YOUR GOAL: Reproduce each of the rows below verbatim, line for line.

RECORDS FOR THE EXERCISE:
┄┄┄┄┄┄┄┄┄┄

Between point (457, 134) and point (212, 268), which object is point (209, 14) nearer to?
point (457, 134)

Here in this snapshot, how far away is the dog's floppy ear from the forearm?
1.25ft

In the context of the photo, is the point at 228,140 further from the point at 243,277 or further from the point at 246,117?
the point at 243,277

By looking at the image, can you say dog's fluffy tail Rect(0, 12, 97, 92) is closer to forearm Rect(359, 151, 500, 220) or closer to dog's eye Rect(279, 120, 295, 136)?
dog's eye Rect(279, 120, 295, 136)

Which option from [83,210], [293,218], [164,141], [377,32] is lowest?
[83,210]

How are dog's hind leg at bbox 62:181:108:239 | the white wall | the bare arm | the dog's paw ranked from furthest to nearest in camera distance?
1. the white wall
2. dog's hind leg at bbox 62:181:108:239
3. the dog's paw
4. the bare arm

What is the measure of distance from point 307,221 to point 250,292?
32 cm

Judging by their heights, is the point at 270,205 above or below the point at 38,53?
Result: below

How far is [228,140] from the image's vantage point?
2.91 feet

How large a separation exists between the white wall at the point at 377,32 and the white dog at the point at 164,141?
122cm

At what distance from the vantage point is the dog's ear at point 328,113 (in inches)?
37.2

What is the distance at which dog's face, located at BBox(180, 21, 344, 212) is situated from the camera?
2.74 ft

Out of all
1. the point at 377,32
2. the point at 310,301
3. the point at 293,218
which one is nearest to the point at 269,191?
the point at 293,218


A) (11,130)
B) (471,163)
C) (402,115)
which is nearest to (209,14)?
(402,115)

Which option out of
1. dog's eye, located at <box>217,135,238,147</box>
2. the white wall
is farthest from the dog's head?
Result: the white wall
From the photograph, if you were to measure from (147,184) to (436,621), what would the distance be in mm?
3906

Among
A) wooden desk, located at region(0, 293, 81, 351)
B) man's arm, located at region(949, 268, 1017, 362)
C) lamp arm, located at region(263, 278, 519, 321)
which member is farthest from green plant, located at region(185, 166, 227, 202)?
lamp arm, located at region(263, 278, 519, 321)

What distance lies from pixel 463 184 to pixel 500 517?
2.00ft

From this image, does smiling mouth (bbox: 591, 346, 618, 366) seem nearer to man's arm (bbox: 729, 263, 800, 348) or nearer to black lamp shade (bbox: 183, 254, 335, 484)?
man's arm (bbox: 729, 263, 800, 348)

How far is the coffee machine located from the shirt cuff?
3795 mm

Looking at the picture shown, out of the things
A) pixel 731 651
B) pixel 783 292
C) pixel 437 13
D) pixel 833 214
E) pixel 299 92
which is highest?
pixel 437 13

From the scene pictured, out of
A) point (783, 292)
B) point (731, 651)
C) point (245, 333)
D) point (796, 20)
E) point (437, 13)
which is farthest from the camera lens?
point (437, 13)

┄┄┄┄┄┄┄┄┄┄

ANSWER TO THIS PROBLEM:
Between point (457, 134) and point (212, 268), which object is point (209, 14) nearer to?
point (457, 134)

Here in this snapshot, how far away is the dog's floppy ear from the forearm?
1.25ft

In the context of the photo, is the point at 228,140 further from the point at 243,277 or further from the point at 246,117?
the point at 243,277

By looking at the image, can you say dog's fluffy tail Rect(0, 12, 97, 92) is closer to forearm Rect(359, 151, 500, 220) or closer to dog's eye Rect(279, 120, 295, 136)?
dog's eye Rect(279, 120, 295, 136)

Which option from [83,210], [293,218], [164,141], [377,32] is lowest?
[83,210]

How are dog's hind leg at bbox 62:181:108:239 | the white wall | the bare arm | the dog's paw ranked from furthest to nearest in camera distance?
1. the white wall
2. dog's hind leg at bbox 62:181:108:239
3. the dog's paw
4. the bare arm

What is the measure of distance from point 307,221 to point 250,292?
32 cm

Judging by their heights, is the point at 270,205 above or below the point at 38,53?
Result: below

How far is [228,140] from the image's vantage point?
2.91 feet

How large a separation exists between the white wall at the point at 377,32 and the white dog at the point at 164,141?
122cm

At what distance from the vantage point is the dog's ear at point 328,113 (in inches)?
37.2

What is the distance at which dog's face, located at BBox(180, 21, 344, 212) is situated from the camera?
2.74 ft

Out of all
1. the point at 377,32
2. the point at 310,301
3. the point at 293,218
which one is nearest to the point at 269,191?
the point at 293,218


A) (11,130)
B) (471,163)
C) (402,115)
which is nearest to (209,14)?
(402,115)

Which option out of
1. dog's eye, located at <box>217,135,238,147</box>
2. the white wall
is farthest from the dog's head?
Result: the white wall
From the photograph, if you were to measure from (147,184) to (436,621), what would the distance be in mm?
3906

Among
A) wooden desk, located at region(0, 293, 81, 351)
B) man's arm, located at region(949, 268, 1017, 362)
C) lamp arm, located at region(263, 278, 519, 321)
which member is farthest from green plant, located at region(185, 166, 227, 202)?
lamp arm, located at region(263, 278, 519, 321)

What distance lies from pixel 463 184 to pixel 500 517?
2.00ft

From this image, does smiling mouth (bbox: 591, 346, 618, 366) seem nearer to man's arm (bbox: 729, 263, 800, 348) or nearer to black lamp shade (bbox: 183, 254, 335, 484)?
man's arm (bbox: 729, 263, 800, 348)

How far is the coffee machine located from the shirt cuff?
3795 mm

Looking at the picture shown, out of the things
A) pixel 731 651
B) pixel 783 292
C) pixel 437 13
D) pixel 833 214
E) pixel 299 92
which is highest?
pixel 437 13

From the scene pictured, out of
A) point (783, 292)
B) point (731, 651)
C) point (245, 333)
D) point (796, 20)
E) point (437, 13)
which is farthest from the camera lens?
point (437, 13)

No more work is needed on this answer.